##### Ausgewählter Text #####

Also, ich kann mir - mit Felix Schnoor - problemlos vorstellen, dass eine Menge weniger effiziente Betriebe pleite gehen. Aber wie kommt er eigentlich auf die Idee, statt dessen würde ein Haufen neuer Betriebe aus dem Boden spießen, die effizienter arbeiten und die alten Betriebe ersetzen? Oder meint er damit: in zweihundert Jahren und am anderen Ende der Welt? Tut mir leid, in diesen Zeit- und sonstigen Räumen denkt nur ein Wirtschaftstheoretiker, kein normaler Sterblicher!

Frances Johnson / 14.03.2020

Lieber Herr Grell! Klar gehören Sie zur Risikogruppe. Daher darf ich (MD) Ihnen hoffentlich empfehlen sich selbst zu isolieren, sich möglichst viel einkaufen zu lassen und sich eine möglichst schöne Zeit zu machen mit Patience in beiderlei Hinsicht und guter Musik wie auch schönen Filmen. Ich wünsche Ihnen ein gutes Überstehen und Durchhalten.

Günter Springer / 14.03.2020

Und wenn das Staatssäckel leer ist, zahlt der kleine Mann. Was sich zur Zeit abspielt, zeugt von geistreicher und toller Regierungsarbeit.

Jürgen Fischer / 14.03.2020

@Bernhard Böhringer, seien Sie bloß still, sonst bringen Sie die Frau noch auf komische Gedanken :-) Aber Bargeldabschaffung ist im Zusammenhang mit Hygiene auch kein Argument, solange die PIN-Tastaturen der “bargeldlosen Bezahlsysteme” so häufig *hust* desinfiziert werden. Wie man’s macht: es passt nicht. Und doch könnte es so amüsant sein, wenn wir nicht alles ausbaden müssten am Ende.

#####

Aufgabe 1:
Schreiben Sie aus dem ausgewählten Text den Abschnitt ab, der mit „Also, ich kann“ beginnt und bis einschließlich „kein normaler Sterblicher!“ reicht.
Aufgabe 2:
Geben Sie für jede der folgenden Aussagen an, ob sie mit dem ausgewählten Text übereinstimmt, und belegen Sie Ihr Ja oder Nein mit den entscheidenden Worten des Textes als wörtlichem Zitat: (a) Herrn Grell wird empfohlen, sich selbst zu isolieren. (b) Wenn das Staatssäckel leer ist, zahlen die Großunternehmen. (c) Die Bargeldabschaffung gilt im Zusammenhang mit Hygiene als Argument.

##### Aufgeführte Zeilen #####

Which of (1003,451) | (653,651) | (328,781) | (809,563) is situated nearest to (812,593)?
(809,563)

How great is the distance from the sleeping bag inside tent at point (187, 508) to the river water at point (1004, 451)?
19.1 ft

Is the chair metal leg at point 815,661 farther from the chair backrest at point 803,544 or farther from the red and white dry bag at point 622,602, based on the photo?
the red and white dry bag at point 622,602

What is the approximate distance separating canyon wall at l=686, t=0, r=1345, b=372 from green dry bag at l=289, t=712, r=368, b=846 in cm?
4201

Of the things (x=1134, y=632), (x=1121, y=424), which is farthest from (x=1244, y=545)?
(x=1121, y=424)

#####
##### Aufgeführte Zeilen #####

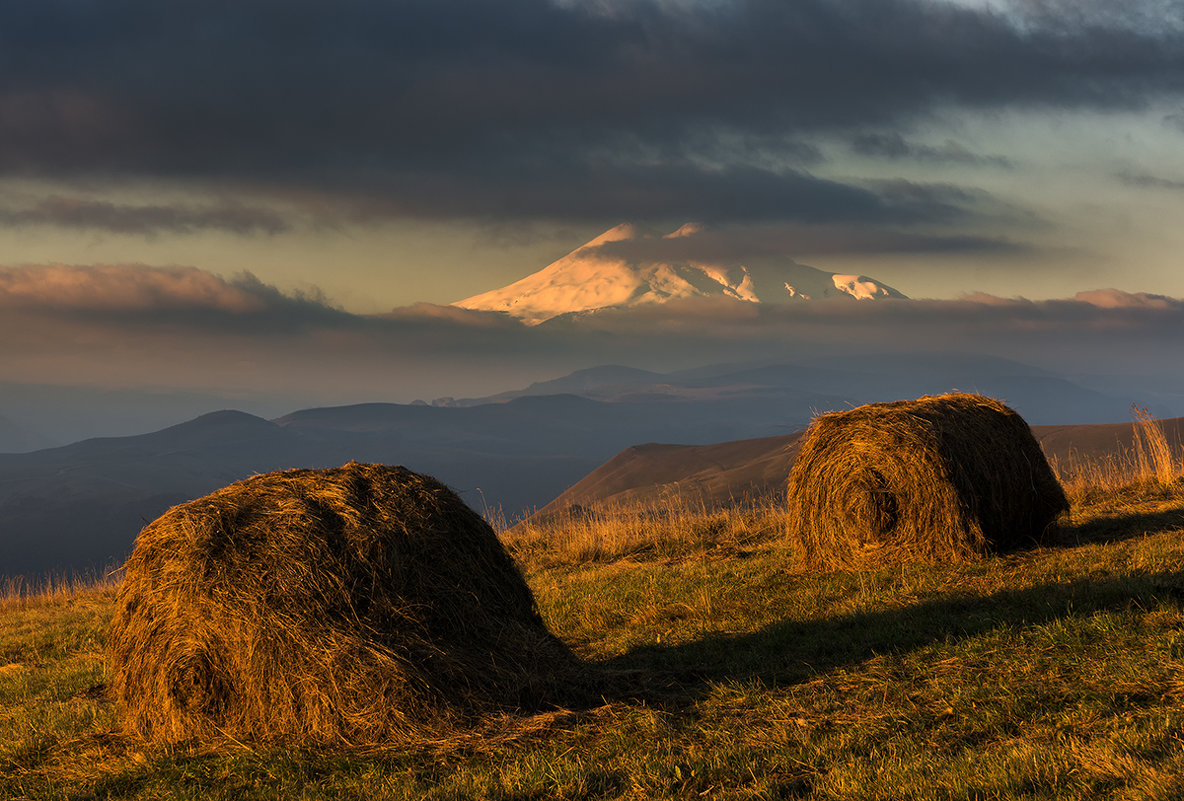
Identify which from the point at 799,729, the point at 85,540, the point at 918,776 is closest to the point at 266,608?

#####
##### Aufgeführte Zeilen #####

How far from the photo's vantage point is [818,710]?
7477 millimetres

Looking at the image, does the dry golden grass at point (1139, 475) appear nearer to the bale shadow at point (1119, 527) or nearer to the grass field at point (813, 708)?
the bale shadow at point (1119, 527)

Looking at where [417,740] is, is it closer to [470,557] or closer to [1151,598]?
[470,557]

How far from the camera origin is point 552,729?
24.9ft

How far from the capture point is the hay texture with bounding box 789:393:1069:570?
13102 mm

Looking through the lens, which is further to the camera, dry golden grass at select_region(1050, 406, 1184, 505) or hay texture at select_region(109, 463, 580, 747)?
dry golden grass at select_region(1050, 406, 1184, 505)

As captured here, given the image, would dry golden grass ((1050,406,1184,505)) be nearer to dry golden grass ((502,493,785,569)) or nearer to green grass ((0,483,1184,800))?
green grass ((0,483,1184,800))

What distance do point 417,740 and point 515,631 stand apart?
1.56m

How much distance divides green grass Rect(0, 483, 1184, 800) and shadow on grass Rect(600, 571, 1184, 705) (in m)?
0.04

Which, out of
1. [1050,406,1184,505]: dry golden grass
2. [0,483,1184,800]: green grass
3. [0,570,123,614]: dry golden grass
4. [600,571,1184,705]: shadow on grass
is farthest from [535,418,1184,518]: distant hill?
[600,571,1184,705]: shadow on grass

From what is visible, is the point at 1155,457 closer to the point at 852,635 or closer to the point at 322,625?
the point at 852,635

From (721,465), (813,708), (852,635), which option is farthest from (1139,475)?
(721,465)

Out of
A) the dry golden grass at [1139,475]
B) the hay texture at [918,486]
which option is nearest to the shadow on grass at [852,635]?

#####

Ergebnis 1:
Also, ich kann mir - mit Felix Schnoor - problemlos vorstellen, dass eine Menge weniger effiziente Betriebe pleite gehen. Aber wie kommt er eigentlich auf die Idee, statt dessen würde ein Haufen neuer Betriebe aus dem Boden spießen, die effizienter arbeiten und die alten Betriebe ersetzen? Oder meint er damit: in zweihundert Jahren und am anderen Ende der Welt? Tut mir leid, in diesen Zeit- und sonstigen Räumen denkt nur ein Wirtschaftstheoretiker, kein normaler Sterblicher!

Ergebnis 2:
(a) Ja: „Daher darf ich (MD) Ihnen hoffentlich empfehlen sich selbst zu isolieren“
(b) Nein: „Und wenn das Staatssäckel leer ist, zahlt der kleine Mann.“
(c) Nein: „Aber Bargeldabschaffung ist im Zusammenhang mit Hygiene auch kein Argument“